10.9. Type declarations

Types can be refined in two ways:

  • Turning an abstract type into a concrete type;
  • Adding members to a datatype or a newtype.

For example, consider the following abstract module:

abstract module Parent {
  type T
  type B = bool
  type S = s: string | |s| > 0 witness "!"
  newtype Pos = n: nat | n > 0 witness 1
  datatype Bool = True | False
}

In this module, type T is opaque and hence can be refined with any type, including class types. Types B, S, Pos, and Bool are concrete and cannot be refined further, except (for Pos and Bool) by giving them additional members or attributes (or refining their existing members, if any). Hence, the following are valid refinements:

module ChildWithTrait refines Parent {
  trait T {}
}

module ChildWithClass refines Parent {
  class T {}
}

module ChildWithSynonymType refines Parent {
  type T = bool
}

module ChildWithSubsetType refines Parent {
  type T = s: seq<int> | s != [] witness [0]
}

module ChildWithDataType refines Parent {
  datatype T = True | False
}

abstract module ChildWithExtraMembers refines Parent {
  newtype Pos ... {
    method Print() { print this; }
  }

  datatype Bool ... {
    function AsDafnyBool() : bool { this.True? }
  }
}

(The last example is marked abstract because it leaves T opaque.)
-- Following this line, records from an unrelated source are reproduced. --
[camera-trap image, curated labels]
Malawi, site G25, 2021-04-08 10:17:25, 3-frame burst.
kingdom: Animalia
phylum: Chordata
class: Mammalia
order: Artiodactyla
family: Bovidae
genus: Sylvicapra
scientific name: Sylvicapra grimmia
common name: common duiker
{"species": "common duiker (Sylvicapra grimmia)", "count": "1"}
Note that datatype constructors, codatatype destructors, and newtype definitions cannot be refined: it is not possible to add or remove datatype constructors, nor to change destructors of a codatatype, nor to change the base type, constraint, or witness of a newtype.

When a type takes arguments, its refinement must use the same type arguments with the same type constraints and the same variance.

When a type has type constraints, these type constraints must be preserved by refinement. This means that a type declaration type T(!new) cannot be refined by a class T, for example. Similarly, a type T(00) cannot be refined by a subset type with a witness * clause.

The refinement of an abstract type with body-less members can include both a definition for the type along with a body for the member, as in this example:

abstract module P {
  type T3 {
    function ToString(): string
  }
}

module X refines P {
  newtype T3 = i | 0 <= i < 10 {
    function ToString... { "" }
  }
}

Note that type refinements are not required to include the ... indicator that they are refining a parent type.

10.10. Statements

The refinement syntax (...) in statements is deprecated.